[Vietnam] Radio Free Asia blogger goes missing after seeking refugee status in Thailand

Vietnamese blogger Truong Duy Nhat has been missing since 26 January 2019, and no one knows his whereabouts. Just three days ago, on 5 February 2019, Radio Free Asia (RFA) reported that they have lost contact with Nhat and are “extremely concerned” about his safety and well-being.  

Until his disappearance, Nhat was a weekly contributor to the U.S. broadcast and nonprofit organization’s Vietnamese Service’s blog section. He has a personal blog called “Nhat Mot Goc Nhin Khac (Another Point of View).” He had worked for newspapers in his hometown Da Nang city.

“As much as we are firmly hoping that Mr. Nhat is alive and safe wherever he may be, and that his disappearance has nothing to do at all with his work and being an independent voice in Vietnam, it is difficult to expect otherwise,” said Tess Bacalla, executive director of the Southeast Asian Press Alliance (SEAPA). “The signs to the contrary are writ large, and those responsible for his disappearance must be held to account and punished.”

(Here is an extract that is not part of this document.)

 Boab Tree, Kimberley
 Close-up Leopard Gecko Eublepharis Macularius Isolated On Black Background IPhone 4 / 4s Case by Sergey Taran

As an activist, he was arrested in May 2013 and served in prison from 2014 to 2015 for “conducting propaganda against the state” and “abusing democratic freedoms.”

According to RFA, sources suspect his disappearance had to do with his knowledge of the “infighting within the Vietnamese Communist Party,” particularly information that could be “detrimental” to Prime Minister Nguyen Xuan Phuc.

On 25 January 2019, Nhat went to Bangkok, Thailand to apply for an asylum with the United Nations High Commissioner of Refugees (UNHCR).

Based on news reports, he was last seen at an ice cream shop inside the Future Park shopping mall in the Thai capital before the “alleged abduction” or “illegal detention,” as other reports invariably indicate, by unidentified men took place.

Immigration chief Surachate Hakparn denied his office had taken Nhat into custody, adding that they had “ordered an investigation into this matter,” reported Reuters.

Human rights groups are “extremely disturbed” and “deeply alarmed” over Nhat’s fate, and have called for an immediate investigation of his case, as well as assurances that he is not in danger.